__Exercise instructions__:
Reproduce every one of the entries below word for word, without changing any character.

__Data to use__:
----

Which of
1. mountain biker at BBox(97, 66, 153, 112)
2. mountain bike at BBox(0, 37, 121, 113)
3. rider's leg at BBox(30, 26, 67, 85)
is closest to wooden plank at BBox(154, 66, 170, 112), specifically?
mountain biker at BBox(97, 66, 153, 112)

----

__Response__:
Which of
1. mountain biker at BBox(97, 66, 153, 112)
2. mountain bike at BBox(0, 37, 121, 113)
3. rider's leg at BBox(30, 26, 67, 85)
is closest to wooden plank at BBox(154, 66, 170, 112), specifically?
mountain biker at BBox(97, 66, 153, 112)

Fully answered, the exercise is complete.